Embracing the light academia aesthetic specifically means finding that sweet spot between dark academia and cottagecore. According to InStyle, this style embraces the school uniform look: structured blazers and button-downs with "sleek" trousers or a plaid skirt are a common look. But rather than going tight and short like a sexy schoolgirl Halloween costume, light academians favor loose fits and neutral color palettes.

Compared to dark academia, light academia also has what YouTuber Libby Ruth describes as a calmer, softer energy — organized good to dark academic's chaotic neutral. Amanda Brennan, Tumblr's trend expert, told NYLON that there's an "airier, less doom-focused feel that shows that knowledge brings light and happiness in the outdoors rather than a gothic darkness seen curled up in a corner."

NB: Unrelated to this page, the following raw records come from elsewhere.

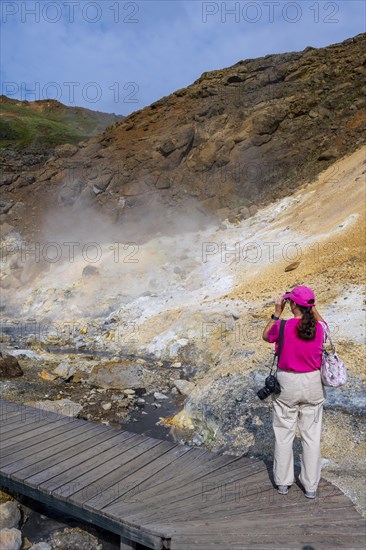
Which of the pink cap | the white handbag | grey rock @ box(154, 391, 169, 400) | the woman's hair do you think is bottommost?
grey rock @ box(154, 391, 169, 400)

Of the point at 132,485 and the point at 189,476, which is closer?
the point at 132,485

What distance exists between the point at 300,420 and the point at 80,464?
223 cm

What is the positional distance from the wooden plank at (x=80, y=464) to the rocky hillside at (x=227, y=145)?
15.9 metres

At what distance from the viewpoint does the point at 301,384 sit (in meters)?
3.68

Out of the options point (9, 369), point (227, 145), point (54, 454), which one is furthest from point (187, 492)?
point (227, 145)

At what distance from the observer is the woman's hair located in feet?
11.9

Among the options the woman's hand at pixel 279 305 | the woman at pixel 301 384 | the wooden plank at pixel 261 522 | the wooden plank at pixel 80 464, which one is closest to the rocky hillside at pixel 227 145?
the wooden plank at pixel 80 464

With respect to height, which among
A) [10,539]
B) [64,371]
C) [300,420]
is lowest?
[64,371]

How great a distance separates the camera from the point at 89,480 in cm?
424

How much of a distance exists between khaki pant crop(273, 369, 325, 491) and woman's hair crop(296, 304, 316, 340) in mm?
309

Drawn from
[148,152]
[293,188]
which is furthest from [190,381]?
[148,152]

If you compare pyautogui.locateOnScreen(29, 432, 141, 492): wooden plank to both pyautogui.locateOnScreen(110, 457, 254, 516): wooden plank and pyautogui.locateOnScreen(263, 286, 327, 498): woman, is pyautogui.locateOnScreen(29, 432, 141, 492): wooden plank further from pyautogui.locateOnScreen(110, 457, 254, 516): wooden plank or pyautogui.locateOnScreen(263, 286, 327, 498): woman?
pyautogui.locateOnScreen(263, 286, 327, 498): woman

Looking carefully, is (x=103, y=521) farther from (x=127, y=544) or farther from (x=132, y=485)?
(x=132, y=485)

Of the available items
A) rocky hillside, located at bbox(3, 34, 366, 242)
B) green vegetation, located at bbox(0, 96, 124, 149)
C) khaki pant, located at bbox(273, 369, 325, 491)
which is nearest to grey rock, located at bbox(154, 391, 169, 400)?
khaki pant, located at bbox(273, 369, 325, 491)
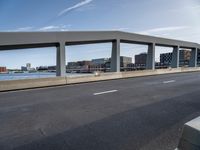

"The androgynous vintage blazer is definitely representative for the aesthetic," Dilara Schloz, a fashion historian and researcher at Royal Holloway, University of London, told The New York Times. "It can be worn by boys, girls, and anyone who does not fit into any of these definitions. Anyone can be feminine and anyone can be masculine."

Refinery29 adds that the look is very "Smiths-era Morrissey meets 'Brideshead Revisited'" with "tweed blazers with elbow patches, knitted sweater vests, classic trench coats, Oxford brogues, and...cardigans." Sorry, no black turtlenecks here. According to The Tab, light academians do love a cream turtleneck, though — especially paired with corduroys and a blazer or sweater vest, wardrobe staples that have been trending through 2022.

The best ways to incorporate light academia into your home

The setting of your light academia lifestyle is just as important as the fashion. If you're drawn to either light academia or dark, books are probably already a major part of your life — which is good, because no matter if you're setting up your home office or dorm room in the academia aesthetic, books are going to be a key part of decorating your space, per Better Homes & Garden.

Other key players in a light academic decor are anything vintage. But as The Other Aesthetic explains, "vintage" dates back to the 18th century in this aesthetic, so churches, libraries, castles, museums, and universities decorated in Victorian, Baroque, and Renaissance styles are major inspirations. But unlike dark academia, light academia favors warm and natural lighting (via The Other Aesthetic). Bright candles and sunlight are encouraged here.

The suggested color palettes for light academia decorating are, of course, nature-inspired and natural: soft creams, yellows, and greens. Better Homes & Gardens suggests putting your vintage typewriter on display and hanging some retro botanical prints on the walls if you're looking to dip your toes into decorating with the light academia aesthetic. House Digest recommends adding amber glass accents, like a vase with dried Amaranthus, to "give your room the feeling of a cabinet of curiosity."

Clocks are another great decoration piece, says The Other Aesthetic, as well as mirrors, antique tea sets, globes, instruments, and framed vintage postcards.